Don't you mean $325 million? I mean, lets not short change Ion Torrent here.

Keith Robison said...

Thanks - fixed that pair of dumb omissions plus a typo.

Prithwish said...

Nice roundup.

Just wanted to clarify what you meant by 'GE's nanopores': I thought Roche was investing in IBM's nanopore technology.

GE is developing some NGS technology too, but of a different sort.


Keith Robison said...

You are correct - wrong ancient tech behemoth - IBM is Roche's partner.

nexgensequencing said...

From what I've been hearing, Ion does sample attachment, maybe even amplification, on metal (gold?) beads. It is probably better suited for their sensor and detection technology.
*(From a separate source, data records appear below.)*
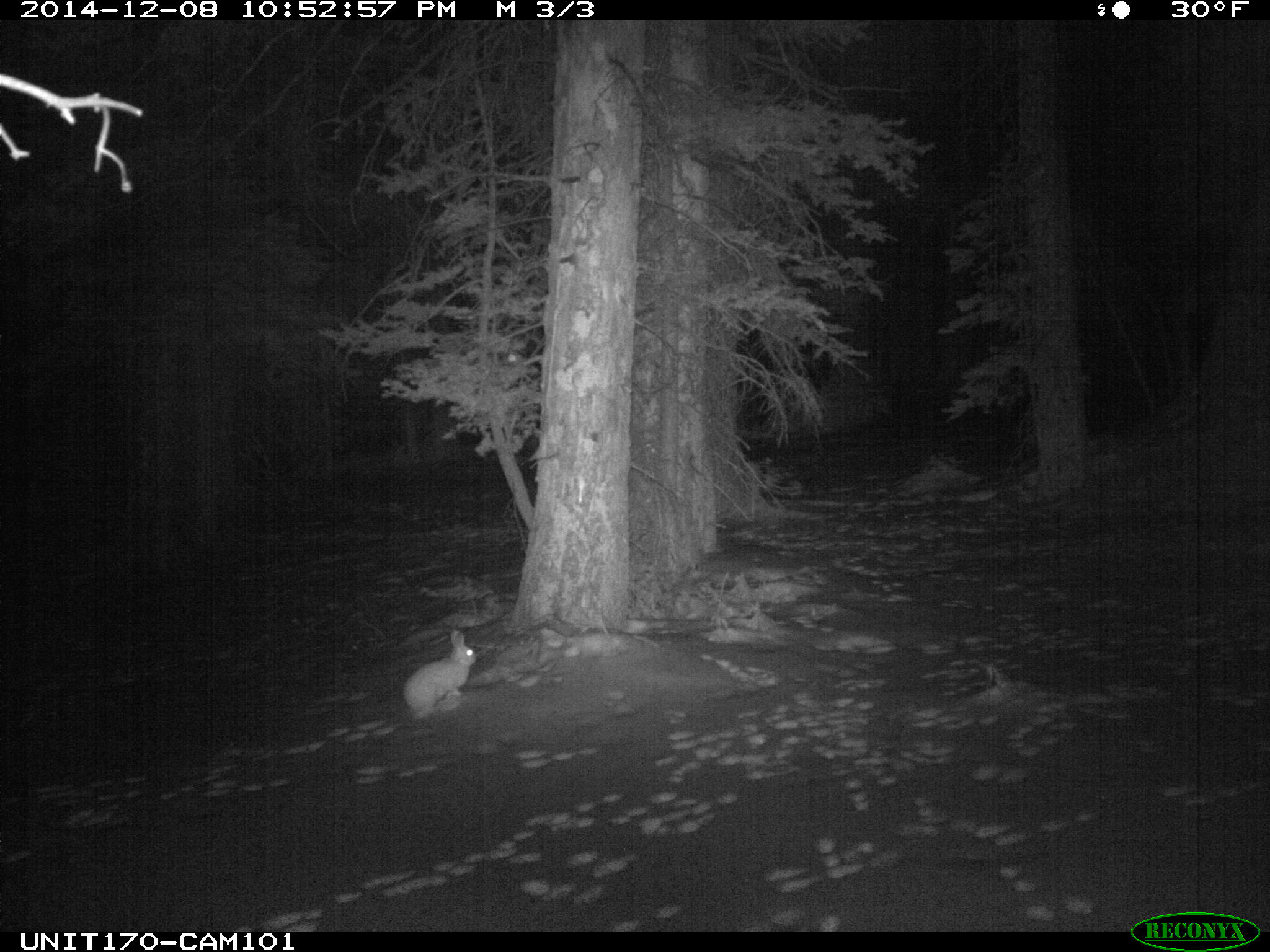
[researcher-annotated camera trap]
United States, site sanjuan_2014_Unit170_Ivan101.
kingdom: Animalia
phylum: Chordata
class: Mammalia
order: Lagomorpha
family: Leporidae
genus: Lepus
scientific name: Lepus americanus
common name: snowshoe hare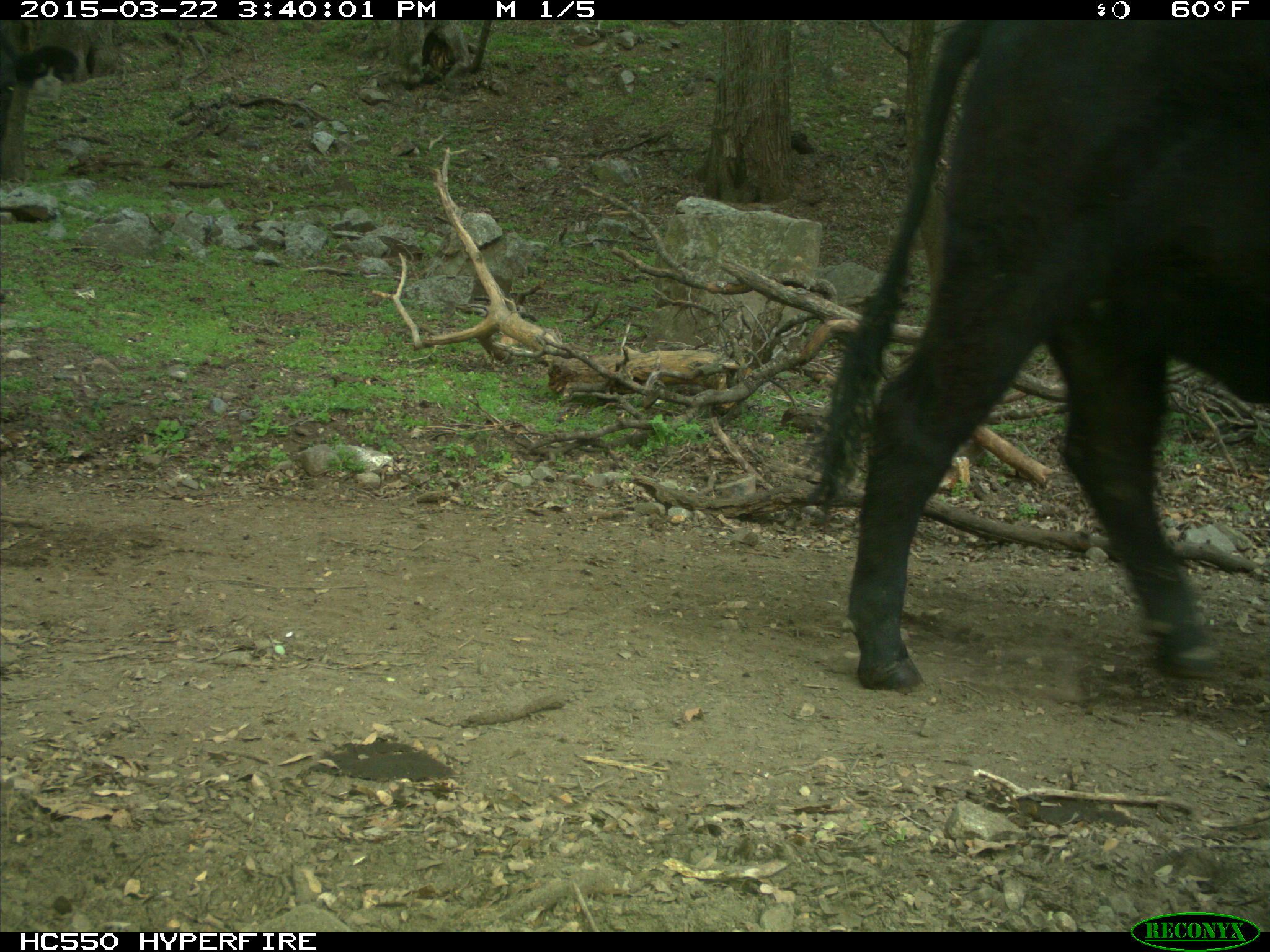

I suspect the valuation is that high because of a bidding war between Life and Roche. Re. GE, they have the Amersham team who were working on the phosphate fluorescent tags (similar to PacBio), I think we can expect them to reveal a sequencing technology as well, perhaps you typo was a premonition?

Jackal said...

Ion Torrent is not a single molecule sequencing (SMS) technology. What does this very large investment say about the future of SMS at Life Technologies? I believe that they called the new LifeTech SMS platform "StarLight" at AGBT conference back in February.


nexgensequencing said...

Re: Jackal, I think it is rather more indicative of Life's deep pockets than any difficulties with their 3rd gen technology (the technical challenges with optical detection are nowhere close to being met, but StarLight is still very elegant). Second gen. sequencing is doing extremely well now, and it might be so for the next 3-4 years at least, so the investment in Ion seems reasonable (albeit overpriced). They are clearly looking to square up against Illumina and Roche.